6.11 Investment of Moneys Held By Trustee. Unless otherwise
provided in this Agreement, any moneys held by or on behalf of
the Trustee that under the terms of this Agreement may or ought
to be invested or which may be on deposit with the Trustee or
that may be in the hands of the Trustee may be invested and
reinvested in the name or under the control of the Trustee in
securities in which, under the laws of the Commonwealth of
Massachusetts, trustees are authorized to invest trust moneys,
provided that such securities are stated to mature within two
years after their purchase by the Trustee, and the Trustee shall
so invest such moneys on the written direction of the
Corporation. Pending the investment of any moneys as
hereinbefore provided, such moneys may be deposited in the name
of the Trustee in any bank in the United States approved by the
Corporation or, with the consent of the Corporation, in the
deposit department of the Trustee at the rate of interest then
current on similar deposits.
6.12 Trustee Not Required to Give Security. The Trustee
shall not be required to give any bond or security in respect of
the execution of the trusts, rights, duties, powers and
authorities of this Agreement.
6.13 Trustee Not Bound to Act on Corporation's Request.

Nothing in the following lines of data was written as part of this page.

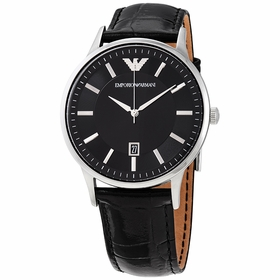 Emporio Armani AR11186 Renato Mens Quartz Watch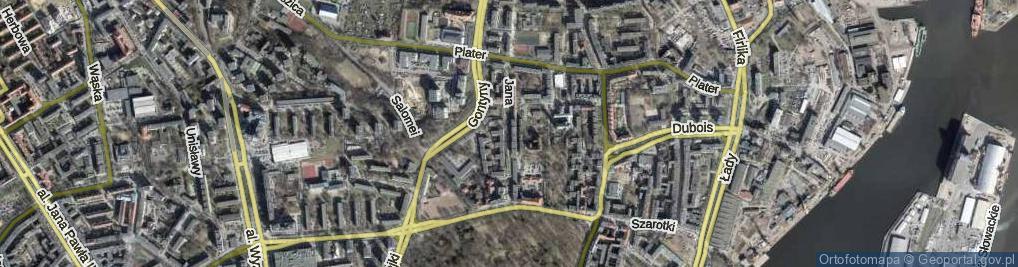 Zdjęcie satelitarne Jana Kazimierza ul.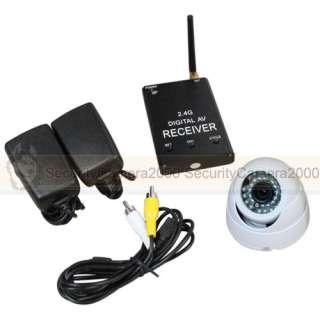 4GHz Wireless Digital 20m IR Mini Dome Camera Receiver Kit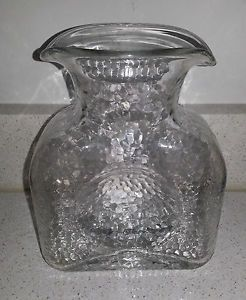 Clear Blenko Water Pitcher Decanter Double Spout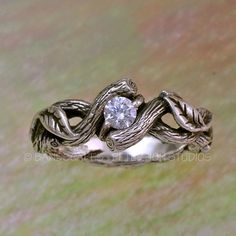 Silver OPEN TWIST with White Sapphire, Leaves with Spiraling Vine and Branch, Twisted Twigs. Leaf and Vine Band, Leaves Engagement Ring Ear Jewelry, Unique Jewelry, Jewlery, Vine And Branches, Leaf Engagement Ring, Celtic Wedding Rings, Matching Wedding Bands, Twist Ring, White Sapphire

Except as in this Agreement otherwise specifically provided, the
Trustee shall not be bound to act in accordance with any
direction or request of the Corporation and/or Orbital or of the
directors thereof until a duly authenticated copy of the
instrument or resolution containing such direction or request
shall have been delivered to the Trustee, and the Trustee shall
be empowered to act and rely upon any such copy purporting to be
authenticated and believed by the Trustee to be genuine.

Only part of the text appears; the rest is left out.